The traditional method for building customer knowledge systems has been to write up and store reports on account meetings and sales contacts.
The difficulty with such an approach is the volume of paper based information that is generated, often for little effect as few people actually read the information, valuable though it is.
The second generation approach was to use computers to gather the same information. However, this also suffered from a weakness that the data was not really completed as effectively as it was on paper and most of those completing the data tended to be away from the office in the field.
The third generation approach has seen use of the Internet and intranets to collect information that can be shared amongst colleagues. This is still somewhat in its infancy and many people are still just collecting information, rather than collecting information in a method suitable for analysis and investigation.
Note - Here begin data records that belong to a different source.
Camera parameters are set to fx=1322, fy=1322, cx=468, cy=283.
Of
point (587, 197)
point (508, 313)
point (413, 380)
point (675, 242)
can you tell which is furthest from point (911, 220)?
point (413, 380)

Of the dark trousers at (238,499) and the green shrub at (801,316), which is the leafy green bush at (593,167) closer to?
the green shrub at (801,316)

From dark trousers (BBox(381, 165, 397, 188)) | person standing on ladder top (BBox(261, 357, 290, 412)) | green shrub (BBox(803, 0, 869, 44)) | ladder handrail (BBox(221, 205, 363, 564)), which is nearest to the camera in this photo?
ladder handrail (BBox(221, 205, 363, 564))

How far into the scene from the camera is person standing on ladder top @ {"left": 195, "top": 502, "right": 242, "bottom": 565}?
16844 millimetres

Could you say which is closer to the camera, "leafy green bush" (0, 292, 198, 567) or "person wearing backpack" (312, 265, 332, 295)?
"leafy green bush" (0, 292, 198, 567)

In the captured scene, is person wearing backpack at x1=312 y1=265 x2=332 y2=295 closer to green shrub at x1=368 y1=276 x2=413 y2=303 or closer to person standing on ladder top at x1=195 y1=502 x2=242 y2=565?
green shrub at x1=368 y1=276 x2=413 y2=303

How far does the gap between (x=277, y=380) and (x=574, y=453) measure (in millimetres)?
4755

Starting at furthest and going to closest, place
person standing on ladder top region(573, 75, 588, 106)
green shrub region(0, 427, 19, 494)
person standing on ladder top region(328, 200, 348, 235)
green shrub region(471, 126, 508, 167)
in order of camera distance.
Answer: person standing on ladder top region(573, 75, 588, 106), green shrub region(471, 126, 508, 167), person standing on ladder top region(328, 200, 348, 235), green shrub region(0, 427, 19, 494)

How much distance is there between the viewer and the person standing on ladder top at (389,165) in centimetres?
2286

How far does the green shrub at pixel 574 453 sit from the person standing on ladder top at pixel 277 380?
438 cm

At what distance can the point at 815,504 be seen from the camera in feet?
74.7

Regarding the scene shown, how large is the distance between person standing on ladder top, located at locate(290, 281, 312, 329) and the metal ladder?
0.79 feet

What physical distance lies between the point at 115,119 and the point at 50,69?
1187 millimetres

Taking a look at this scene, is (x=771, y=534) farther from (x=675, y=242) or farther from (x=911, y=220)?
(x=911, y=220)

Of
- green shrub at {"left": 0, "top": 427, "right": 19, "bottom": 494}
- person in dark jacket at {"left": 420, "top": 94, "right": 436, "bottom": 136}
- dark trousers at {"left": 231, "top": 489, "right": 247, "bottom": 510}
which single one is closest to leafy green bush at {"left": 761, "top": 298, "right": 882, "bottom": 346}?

We believe that we have a number of key 3.5 generation tools for customer knowledge collection including the use of the internet for data collection and data entry (including via WAP phone for those in the field), the ability to record data in free text and to update specific relationship information (see Relationship Analysis tools) and the ability to search and pass on information based on recommendation and peer-review. By making the data public and developing a forum whereby other parties in the business can access the information and make suggestions for additions to the account, you genuinely create value adding relationships with your clients.
The fourth generation which is already build into Notanant, our marketing knowledge system can take these internal systems taken a stage further with the development of self-maintained databases where customers keep their own information up-to-date in return for a discount or financial incentive. As the boundary between customers and suppliers blurs, these are likely to become a more common approach to doing business and sharing information.